[Exercises to complete]
1. From the Canon Accounting Manager thread:
(a) Which version of OSX does Kit Lens Jockey use?
(b) Which version of OSX does Sue use with her Pro 1000?
(c) What two addresses are shown for the two PRO-1000 printers the accounting manager finds?
2. Could you carry on the forum thread about Canon Accounting Manager and the PRO-1000 printer from its last post?

[Page]
(begin)

# Can't get Canon Accounting Manager to work with PRO-1000 printer



## Kit Lens Jockey (Mar 5, 2017)

I was really excited about having the ability to see exactly how much prints cost, but I cannot get the Canon accounting software to work with my printer. I'm using OSX Sierra and connecting to the printer through my wifi router. When I try to connect to the printer through the accounting manager, it searches for printers, (oddly) finds two PRO-1000 printers, one that shows the IP address, and one that shows the MAC address. I've tried adding either one of them to the software, but it takes a really long time to try to "acquire information" from the printer, seems kinda like it works, but then it just won't add the printer.

I've also tried connecting directly to the printer through wifi (not going through the wifi router.) I tried turning the computer and printer off and on. Still can't get accounting manager to work. Printer is at the latest firmware, and I just downloaded the accounting software from Canon's site. What's the deal!? I have no problem actually using the printer to print things. :-\


----------



## Valvebounce (Mar 5, 2017)

Hi Kit Lens Jockey. 
Have you tried connecting directly via USB if that is a connection option? I have had numerous printers on Windows (various versions) that won't do certain things unless connected directly, then when it has worked once remove the USB lead and it all still works. ???
Printers are my least favourite device to connect and get working, the drivers always seem to be broken in one way or another plus if you take 10 of the same printer, pc and os whilst 2 will work like a charm, there seems to be at least 5 different modes of failure to work out of the box for the other 8!  

Cheers, Graham.


----------



## Kit Lens Jockey (Mar 5, 2017)

Yeah, that's probably my next thing to try. I guess I just have more faith in this thing to be able to work the way I expect it to since every part of it has been so flawless up until this. Hopefully it would not require a USB connection at all times though, because that would be a real hassle.


----------



## Raptors (Mar 5, 2017)

Hi Kit Lens Jockey,

I just recently purchased the Canon Pro 1000...awesome printer...and I do use the Canon Accounting Manager. I'm using OSX El Capitan and connecting to the printer via USB, not sure if that makes a difference. Here is a link to the Online Manual, Accounting Manager Guide that I found useful.

http://ugp01.c-ij.com/ij/webmanual/AccountingManager/M/1.0/EN/ACM/Top.html

Hope this helps

Sue


----------



## Kit Lens Jockey (Mar 10, 2017)

Well, I tried connecting the printer through USB. It seems like the Accounting manager now works... As long as the printer is connected through USB. :

The problem is, even if you initially register the printer in the accounting program through USB, as far as that program is concerned, the printer is connected through USB, so the program will not work if you then start using the printer through WiFi. As far as the accounting program is concerned, it is a totally different printer when you're connecting to it through a different connection method.

(end)

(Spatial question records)
(begin)

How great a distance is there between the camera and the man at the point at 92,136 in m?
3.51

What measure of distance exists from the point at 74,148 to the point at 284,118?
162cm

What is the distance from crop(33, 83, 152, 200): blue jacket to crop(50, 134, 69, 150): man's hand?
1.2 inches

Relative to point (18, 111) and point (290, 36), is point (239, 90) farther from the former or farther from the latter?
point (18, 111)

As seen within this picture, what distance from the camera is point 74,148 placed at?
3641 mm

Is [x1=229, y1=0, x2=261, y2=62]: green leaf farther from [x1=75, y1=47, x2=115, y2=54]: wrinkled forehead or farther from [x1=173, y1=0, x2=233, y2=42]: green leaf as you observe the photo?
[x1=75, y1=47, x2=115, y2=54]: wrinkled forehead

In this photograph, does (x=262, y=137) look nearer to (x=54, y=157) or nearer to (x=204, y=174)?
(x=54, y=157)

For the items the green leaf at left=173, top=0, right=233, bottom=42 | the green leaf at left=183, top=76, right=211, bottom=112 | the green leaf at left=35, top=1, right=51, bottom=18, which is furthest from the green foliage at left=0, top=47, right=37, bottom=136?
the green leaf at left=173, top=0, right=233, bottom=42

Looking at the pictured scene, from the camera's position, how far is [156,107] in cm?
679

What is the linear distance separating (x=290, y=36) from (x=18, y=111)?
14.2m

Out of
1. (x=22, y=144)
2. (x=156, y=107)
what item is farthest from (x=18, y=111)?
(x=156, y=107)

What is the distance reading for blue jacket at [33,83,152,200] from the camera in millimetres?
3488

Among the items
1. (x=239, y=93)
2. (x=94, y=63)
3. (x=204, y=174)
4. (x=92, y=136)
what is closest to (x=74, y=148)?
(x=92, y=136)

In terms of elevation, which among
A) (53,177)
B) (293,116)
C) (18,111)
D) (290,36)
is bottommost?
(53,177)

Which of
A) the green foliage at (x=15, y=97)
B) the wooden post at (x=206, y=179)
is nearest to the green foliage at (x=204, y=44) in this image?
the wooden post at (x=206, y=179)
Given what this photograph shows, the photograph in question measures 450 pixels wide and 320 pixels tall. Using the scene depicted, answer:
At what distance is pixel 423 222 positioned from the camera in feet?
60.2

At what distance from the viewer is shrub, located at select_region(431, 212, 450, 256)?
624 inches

(end)

[Results of the exercise]
1.
(a) OSX Sierra
(b) OSX El Capitan
(c) The IP address and the MAC address

2.
Sigh, Canon, you _almost_ made a printer that works perfectly... Almost! :-\

Still love the printer, but I guess that they had to sacrifice something to the printer gods, because clearly it's a physical impossibility to make a printer that works flawlessly.


----------



## LDS (Mar 10, 2017)

Just to be sure - are you running the latest firmware?


----------



## Kit Lens Jockey (Mar 10, 2017)

Yep, the printer updated itself as soon as I turned it on for the first time a few weeks ago.


----------



## privatebydesign (Mar 10, 2017)

I use the Accounting Manager on a network attached Pro-2000. It is very sensitive to 'new' addresses when it is switched off and subsequently restarted, I forget what I did to get it dialed in and am away for r the ne t ten days. 

I'd be very surprised if it couldn't work on the 1000 via network connection, that is when it is most useful.


----------



## Kit Lens Jockey (Mar 10, 2017)

Well, consider yourself surprised then. I simply can't get the printer to register in the accounting program over a network connection. It seems to find it when I search for it, but it just won't add it to the list. When I try to, the little progress bar that says "acquiring printer information" comes up and just hangs there for a few minutes. Sometimes it does finally appear on the list of printers that can be added, but its status says that it's not communicating, and it won't let me register a printer that "isn't communicating." Still prints fine from Photoshop though.

i'll probably have to call Canon to try to figure it out.


----------



## LDS (Mar 10, 2017)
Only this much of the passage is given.